> Required task
Rewrite all of the data below line by line, omitting the pictures, and shift every coordinate and distance value in the answers up by 74.

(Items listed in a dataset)
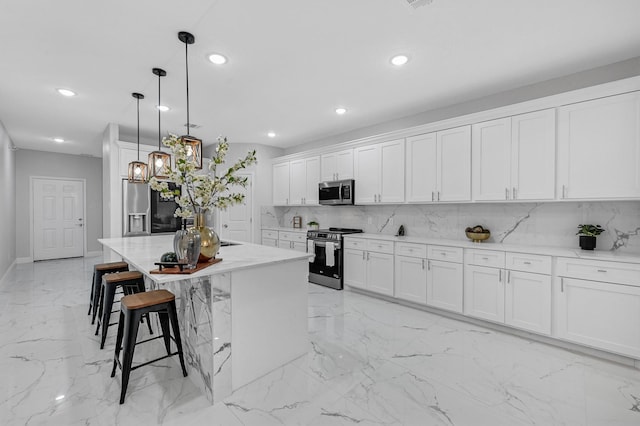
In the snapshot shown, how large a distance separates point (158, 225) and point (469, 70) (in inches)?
205

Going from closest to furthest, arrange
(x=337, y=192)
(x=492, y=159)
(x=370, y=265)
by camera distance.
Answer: (x=492, y=159) → (x=370, y=265) → (x=337, y=192)

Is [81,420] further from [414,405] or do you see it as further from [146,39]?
[146,39]

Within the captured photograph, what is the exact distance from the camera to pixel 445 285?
3494 millimetres

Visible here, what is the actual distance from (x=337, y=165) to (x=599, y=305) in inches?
143

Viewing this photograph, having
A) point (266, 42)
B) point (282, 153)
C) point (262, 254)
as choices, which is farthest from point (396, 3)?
point (282, 153)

> Solution for this task
In the snapshot shown, how large a distance separates point (158, 225) and point (469, 70) (in inches)?
279

Going from closest to furthest, arrange
(x=337, y=192)
(x=492, y=159)
(x=370, y=265)
by camera distance.
Answer: (x=566, y=233) → (x=444, y=339) → (x=411, y=266)

Is [81,420] further from [414,405] or do you see it as further from [146,39]?
[220,113]

Within the captured photograph, what is the exact distance from the camera to pixel 445 285?
3568 millimetres

Visible here, what is the actual distance from (x=337, y=165) to (x=599, y=305) in inches?
217

Viewing this photograph, having
A) point (266, 42)
B) point (282, 153)
C) point (262, 254)
as choices, which is farthest from point (396, 3)?
point (356, 227)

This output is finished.